On Sat, 8 Mar 2014, tian wrote:
> On 03/08/2014 08:41 AM, Michael Black wrote:
>>>
>> My great, great, great grandmother, born in 1798, went with my great,
>> great, great grandfather in 1813. He may have been the first European
>> she saw, it couldn't have happened that long after he first appeared.
>>
>> So I'm tending to think she was like Lummox, curious about these new
>> people and basically going so early that the move away from the pacific
>> northwest happened because she was already involved with him, that the
>> assimilation just happened, rather than was a deliberate act.
>>
>> The great, great, great, great grandparents in Scotland got mail from
>> the kids, my great, great, great, great grandparents in the pacific
>> northwest apparently never heard from them again after they moved to the
>> Red River Colony about 1825, and indeed are said to have not trusted
>> whites after that.
>>
>> At that time, the distance was good enough that it might as well have
>> been a distant solar system, indeed it's a surprise the ancestors in
>> Scotland got mail.
>>
> It's surprising you learned of the mail the ancestors in Scotland got.
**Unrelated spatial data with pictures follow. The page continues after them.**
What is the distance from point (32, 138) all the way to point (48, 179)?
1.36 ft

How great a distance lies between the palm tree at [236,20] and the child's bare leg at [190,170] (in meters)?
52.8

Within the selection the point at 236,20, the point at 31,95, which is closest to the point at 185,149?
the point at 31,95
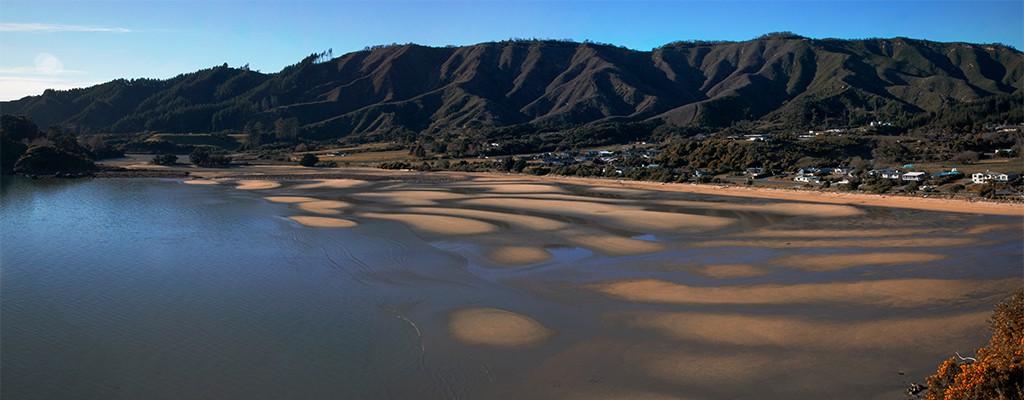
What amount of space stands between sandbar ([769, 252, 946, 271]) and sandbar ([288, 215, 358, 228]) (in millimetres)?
19070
That's one of the things I'm trying to interpret. Is the family "famous"
because of what it did (and there are some instances of that) or is it
because my great, great, great grandfather wrote some books about the
pacific northwest, and then became famous enough that letters were kept?
I know none of the history directly, someone on my mother's side was
interested in geneology and did the family tree about thirty years ago,
which I never actually looked at. Then a few years ago, I got curious,
and with a search, found the family tree online, and endless bits and
references to the family. The letters to Scotland were actually published
as a book decades back, and that's online via the Manitoba Historical
Society or something.
NOw that I know the history, I know to check certain books, and often one
of the books gets referenced. And I see references to the family in other
books, no names mentioned but I know it's a reference.
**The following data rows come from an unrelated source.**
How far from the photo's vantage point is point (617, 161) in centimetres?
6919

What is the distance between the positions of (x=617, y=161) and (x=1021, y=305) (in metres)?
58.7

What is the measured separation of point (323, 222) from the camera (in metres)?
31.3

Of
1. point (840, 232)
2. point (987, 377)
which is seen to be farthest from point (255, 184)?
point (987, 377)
What's missing is my great, great, great grandmother's voice, what was she
thinking in 1813 when maybe the first European she saw showed up? What
made her go with him? She lived most of her life away from the pacific
northwest, nobody sharing the same language or culture. She outlived her
husband, and all but one of the children. She died only 75 years before I
was born, only 12 before my grandfather was born.